Update : no crocs these days breathe fire, but Leviathan did. This could be against him being a croc at all, or could mean not all crocs share that ability, just as not all squirrels are flying squirrels. There are several crocs of greater bulk in the fossils then the crocs existing now, and who knows if one of them breathed fire? If we search among dinosaurs, obviously the T Rex is too big to allow man to survive a confrontation, but there are smaller ones, both of same kind (probably, like Allosaurus and even smaller) and of different kinds. My main issue was of course that Behemoth was a sauropod./HGL

* Academia : Monsters in Book of Job Part One: Were Dinosaurs Intended?
by Damien F. Mackey
https://www.academia.edu/36174178/Monsters_in_Book_of_Job._Part_One_Were_Dinosaurs_Intended


On which confer CMI's refutation of Plimer:

"Regarding Ultrasaurus and mating on the Ark—has Plimer considered that God (being in control of which pair went on board the Ark, according to the information given in the Bible) could have ensured that, for at least this kind, only still-immature (and therefore also small) representatives were chosen?" Comment to page 108

CMI : Our point-by-point rebuttal of Plimer’s Book
https://creation.com/plimer-book-our-point-by-point-rebuttal


He actually involves this strawman:

"Apparently Noah and his family had been busy collecting dinosaur eggs:" John Mackay whom he thereafter cites mentions dinosaur eggs for their size, but mentions dino hatchlings as therefore small, never saying that hatchlings came from Noah's "poultry farm", never contradicting the words of the Bible.

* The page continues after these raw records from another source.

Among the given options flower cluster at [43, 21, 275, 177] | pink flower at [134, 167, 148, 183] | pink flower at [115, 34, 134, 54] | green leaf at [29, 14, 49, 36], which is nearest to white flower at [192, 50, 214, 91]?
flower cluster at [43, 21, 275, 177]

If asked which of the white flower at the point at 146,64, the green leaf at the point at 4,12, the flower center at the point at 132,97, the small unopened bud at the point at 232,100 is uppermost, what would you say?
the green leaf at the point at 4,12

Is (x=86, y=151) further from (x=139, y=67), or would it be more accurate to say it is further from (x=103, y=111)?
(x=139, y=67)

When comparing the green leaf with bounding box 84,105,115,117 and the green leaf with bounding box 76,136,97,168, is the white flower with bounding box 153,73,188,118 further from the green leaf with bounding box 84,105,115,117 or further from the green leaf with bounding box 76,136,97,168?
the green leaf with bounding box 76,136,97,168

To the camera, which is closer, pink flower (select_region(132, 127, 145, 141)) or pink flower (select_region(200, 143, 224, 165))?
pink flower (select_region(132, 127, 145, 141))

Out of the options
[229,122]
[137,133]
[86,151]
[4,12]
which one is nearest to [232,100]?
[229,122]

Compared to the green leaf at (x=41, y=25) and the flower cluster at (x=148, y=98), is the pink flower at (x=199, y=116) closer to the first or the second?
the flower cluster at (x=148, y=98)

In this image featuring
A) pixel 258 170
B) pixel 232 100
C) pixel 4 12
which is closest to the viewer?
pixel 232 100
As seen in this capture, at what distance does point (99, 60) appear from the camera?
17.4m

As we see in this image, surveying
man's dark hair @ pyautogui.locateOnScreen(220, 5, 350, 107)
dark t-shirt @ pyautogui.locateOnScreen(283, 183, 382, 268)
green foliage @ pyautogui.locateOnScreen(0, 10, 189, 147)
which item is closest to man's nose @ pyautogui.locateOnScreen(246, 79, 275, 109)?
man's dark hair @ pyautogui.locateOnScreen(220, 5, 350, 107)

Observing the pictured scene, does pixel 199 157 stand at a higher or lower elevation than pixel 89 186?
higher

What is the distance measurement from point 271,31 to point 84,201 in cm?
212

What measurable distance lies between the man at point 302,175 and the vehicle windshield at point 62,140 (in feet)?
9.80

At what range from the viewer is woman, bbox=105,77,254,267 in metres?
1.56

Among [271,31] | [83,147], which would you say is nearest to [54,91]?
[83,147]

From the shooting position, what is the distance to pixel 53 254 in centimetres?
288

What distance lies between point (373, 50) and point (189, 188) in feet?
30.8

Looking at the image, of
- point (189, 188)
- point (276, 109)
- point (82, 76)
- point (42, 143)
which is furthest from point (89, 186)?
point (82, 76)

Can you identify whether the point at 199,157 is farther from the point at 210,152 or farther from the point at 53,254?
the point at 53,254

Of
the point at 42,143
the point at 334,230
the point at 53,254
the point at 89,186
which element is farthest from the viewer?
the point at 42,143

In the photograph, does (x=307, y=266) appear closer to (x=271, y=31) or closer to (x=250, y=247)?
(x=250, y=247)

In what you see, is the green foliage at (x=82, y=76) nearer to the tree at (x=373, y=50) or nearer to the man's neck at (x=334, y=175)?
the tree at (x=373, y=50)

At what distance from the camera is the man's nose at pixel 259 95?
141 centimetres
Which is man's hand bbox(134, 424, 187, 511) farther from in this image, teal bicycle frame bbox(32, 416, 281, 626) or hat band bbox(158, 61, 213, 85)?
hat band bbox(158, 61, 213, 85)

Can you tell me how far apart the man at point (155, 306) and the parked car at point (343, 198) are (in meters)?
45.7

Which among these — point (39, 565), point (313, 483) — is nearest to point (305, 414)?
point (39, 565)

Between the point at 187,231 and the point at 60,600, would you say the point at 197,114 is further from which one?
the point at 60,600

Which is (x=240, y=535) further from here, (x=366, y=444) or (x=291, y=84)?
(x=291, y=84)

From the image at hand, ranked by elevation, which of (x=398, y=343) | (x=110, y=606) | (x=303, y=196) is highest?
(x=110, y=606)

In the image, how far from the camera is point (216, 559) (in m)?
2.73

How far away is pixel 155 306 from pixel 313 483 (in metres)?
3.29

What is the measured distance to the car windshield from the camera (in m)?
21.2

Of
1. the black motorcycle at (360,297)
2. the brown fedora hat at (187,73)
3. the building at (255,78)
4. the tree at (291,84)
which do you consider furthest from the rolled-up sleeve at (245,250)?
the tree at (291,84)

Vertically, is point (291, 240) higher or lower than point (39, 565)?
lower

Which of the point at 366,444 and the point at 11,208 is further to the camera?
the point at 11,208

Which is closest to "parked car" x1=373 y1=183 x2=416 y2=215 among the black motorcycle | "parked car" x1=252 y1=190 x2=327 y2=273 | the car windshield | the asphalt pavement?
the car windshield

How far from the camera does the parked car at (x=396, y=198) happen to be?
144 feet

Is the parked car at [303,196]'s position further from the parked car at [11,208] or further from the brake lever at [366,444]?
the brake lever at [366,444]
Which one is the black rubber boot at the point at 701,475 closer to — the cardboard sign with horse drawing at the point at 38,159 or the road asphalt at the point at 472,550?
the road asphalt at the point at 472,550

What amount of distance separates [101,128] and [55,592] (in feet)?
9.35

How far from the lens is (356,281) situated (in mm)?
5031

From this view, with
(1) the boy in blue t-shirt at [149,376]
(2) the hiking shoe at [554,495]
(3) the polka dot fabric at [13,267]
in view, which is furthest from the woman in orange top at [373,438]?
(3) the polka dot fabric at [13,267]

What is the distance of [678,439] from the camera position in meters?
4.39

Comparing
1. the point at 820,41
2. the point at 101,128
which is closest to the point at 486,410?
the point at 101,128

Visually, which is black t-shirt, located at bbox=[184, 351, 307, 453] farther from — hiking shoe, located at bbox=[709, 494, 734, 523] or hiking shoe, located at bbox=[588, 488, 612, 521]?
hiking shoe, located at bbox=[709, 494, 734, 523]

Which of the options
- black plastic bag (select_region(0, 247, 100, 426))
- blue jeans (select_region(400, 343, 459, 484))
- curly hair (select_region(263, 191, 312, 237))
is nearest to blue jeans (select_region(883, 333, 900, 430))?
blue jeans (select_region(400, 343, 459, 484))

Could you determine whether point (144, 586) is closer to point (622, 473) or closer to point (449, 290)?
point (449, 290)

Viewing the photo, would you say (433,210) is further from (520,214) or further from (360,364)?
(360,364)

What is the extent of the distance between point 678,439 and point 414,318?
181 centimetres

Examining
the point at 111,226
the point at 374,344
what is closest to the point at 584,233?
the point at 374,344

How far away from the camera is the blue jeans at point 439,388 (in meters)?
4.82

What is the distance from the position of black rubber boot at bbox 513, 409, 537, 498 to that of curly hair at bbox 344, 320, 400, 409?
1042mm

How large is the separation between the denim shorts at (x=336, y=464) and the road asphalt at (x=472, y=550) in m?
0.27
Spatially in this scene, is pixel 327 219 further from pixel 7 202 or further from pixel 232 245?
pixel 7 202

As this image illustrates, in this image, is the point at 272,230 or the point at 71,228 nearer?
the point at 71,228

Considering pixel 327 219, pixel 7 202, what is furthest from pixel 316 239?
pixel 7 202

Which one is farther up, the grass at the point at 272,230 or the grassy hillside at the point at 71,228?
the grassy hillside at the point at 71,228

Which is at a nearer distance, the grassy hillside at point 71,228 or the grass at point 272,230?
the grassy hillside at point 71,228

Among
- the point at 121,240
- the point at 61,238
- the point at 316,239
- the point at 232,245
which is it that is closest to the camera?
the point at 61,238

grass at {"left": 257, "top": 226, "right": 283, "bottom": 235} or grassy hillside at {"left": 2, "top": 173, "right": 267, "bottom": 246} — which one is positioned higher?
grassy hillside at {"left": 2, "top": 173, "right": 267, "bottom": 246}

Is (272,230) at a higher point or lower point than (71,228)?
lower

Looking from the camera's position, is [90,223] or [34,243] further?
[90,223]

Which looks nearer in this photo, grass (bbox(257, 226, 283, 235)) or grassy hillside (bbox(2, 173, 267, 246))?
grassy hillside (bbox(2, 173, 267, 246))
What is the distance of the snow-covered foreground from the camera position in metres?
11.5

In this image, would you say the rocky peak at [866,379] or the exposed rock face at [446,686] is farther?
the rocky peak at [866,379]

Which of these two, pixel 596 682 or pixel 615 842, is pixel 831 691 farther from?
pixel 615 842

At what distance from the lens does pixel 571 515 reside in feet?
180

** Academia : Monsters in Book of Job Part Two: Were they non dinosaur animals?
by Damien F. Mackey
https://www.academia.edu/36174935/Monsters_in_Book_of_Job._Part_Two_Were_they_non_dinosaur_animals


*** "speak no more" is in a way compatible with dying (but if you die, the imperative is superfluous), in the hypothetic confrontation, but "remember the battle" means, yes, you do have a chance of surviving if you don't bungle it.